One his PAs approached him from behind the stand, he could never remember her name, but she had a great figure. Pert. Absolutely lovely. She was fretting about some complaint by one of the local constituents about their right to die from some dreadful condition. He brushed her away with that same gesture of her hand. “Can you sort it”. It was much easier having the secretaries run the salons and business of the constituencies, as he later boasted at one of his expensive dinners.

The MP had successfully obstructed a Commons bill with a rambling four-hour speech. The rambling series of generally unrelated peregrinations and autobiographical anecdotes had often bordered on farce, forcing the eventual end of the session, causing a scandal. The press were already calling it ‘Ballsgate’ on account of his frequent use of that offensive term. “Balls in a tea-cup!”, he announced.

A bill had proposed to set up an independent commission that would establish further committees, staffed by impartial experts, to effectively re-regulate financial services, property and currency transactions, as well as media and information fairness. “More quangos! More red-tape! Not in my name!” he shouted again, a bead of white froth gathering below his lower lip.

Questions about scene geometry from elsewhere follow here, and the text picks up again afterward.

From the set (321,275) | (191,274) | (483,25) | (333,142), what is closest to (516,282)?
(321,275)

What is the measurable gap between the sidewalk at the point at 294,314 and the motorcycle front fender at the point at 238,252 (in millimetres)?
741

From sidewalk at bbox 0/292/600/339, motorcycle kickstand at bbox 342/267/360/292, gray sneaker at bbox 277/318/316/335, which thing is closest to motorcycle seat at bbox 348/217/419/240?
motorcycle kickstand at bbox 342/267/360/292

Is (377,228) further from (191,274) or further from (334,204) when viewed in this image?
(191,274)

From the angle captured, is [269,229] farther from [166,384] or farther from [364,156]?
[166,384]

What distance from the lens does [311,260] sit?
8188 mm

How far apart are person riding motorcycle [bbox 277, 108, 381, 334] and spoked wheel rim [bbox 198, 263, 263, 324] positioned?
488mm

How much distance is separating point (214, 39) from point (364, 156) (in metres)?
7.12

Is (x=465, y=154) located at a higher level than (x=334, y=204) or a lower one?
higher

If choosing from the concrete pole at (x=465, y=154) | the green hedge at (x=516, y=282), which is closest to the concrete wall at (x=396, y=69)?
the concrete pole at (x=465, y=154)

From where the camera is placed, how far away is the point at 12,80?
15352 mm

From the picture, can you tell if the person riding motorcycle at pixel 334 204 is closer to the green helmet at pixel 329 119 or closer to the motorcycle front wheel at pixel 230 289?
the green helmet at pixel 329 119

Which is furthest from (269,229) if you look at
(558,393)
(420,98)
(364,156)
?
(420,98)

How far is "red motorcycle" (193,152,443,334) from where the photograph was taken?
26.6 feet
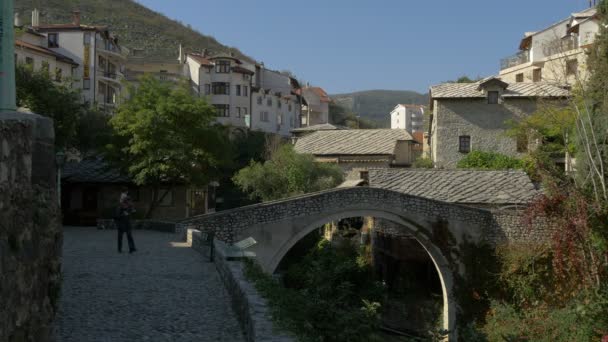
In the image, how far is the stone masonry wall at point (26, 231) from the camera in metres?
5.79

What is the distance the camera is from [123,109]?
30.0 meters

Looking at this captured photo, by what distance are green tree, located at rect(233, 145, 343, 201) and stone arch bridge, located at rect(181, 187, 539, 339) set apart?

He was repeating the slogans from an ambient media campaign his team had used with a popular West End advertising agency, which utilised revolutionary-looking street stencils and a viral video game to attack red-tape and monstrous bureaucrats. “Simple. Rip a new orifice in the liberals, and fuck them into unconsciousness.” said the young marketing woman behind the campaign.

“Sir, does the torpedoing of the bill related in any way to Q.- MediaCorp’s proposed buyout and takeover of the BBC?”

“Pure coincidence. Next?”

“Sir, footage was leaked out yesterday that recorded you selling lands across the country to an international luxury property construction firm, land which had previously been used for school-playing fields, public parks, and former nursing homes. How do you respond to charges that you’re just a stooge for big business?”

“The era of top-down government Whitehall dictatorships is over! Next question!”

“But sir, those lands were sold without prior consultation or even official approval.”

“I have no memory of that. I will request my lawyers investigate. You?”

“Ballsgate has seen your popularity spike ten points higher than the prime minister. Can we expect you to stand as leader in next year’s election?”

“It’s certainly something we’ve been considering. That’s it, thank you!”

After the press conference, the Rt. Hon. S.-P.- was dining that evening with the head of a major petrochemicals company, some favoured journalists and MPs, and a couple of advisers. “You’ll be leading this country by the next summer, I count on it,” said the oligarch. “How do you do it?”

“It’s just like banking. All I do is sell other people’s property at inflated value to my friends, and I get away with it. Money is the only real thing. Eventually everyone, even the doubters, believes that. You know what I say to my liberal critics? I say ‘that’s fine for you to think, but who can disagree with power?’”

“Money, what else could there be?” laughed the oligarch, shaking his head.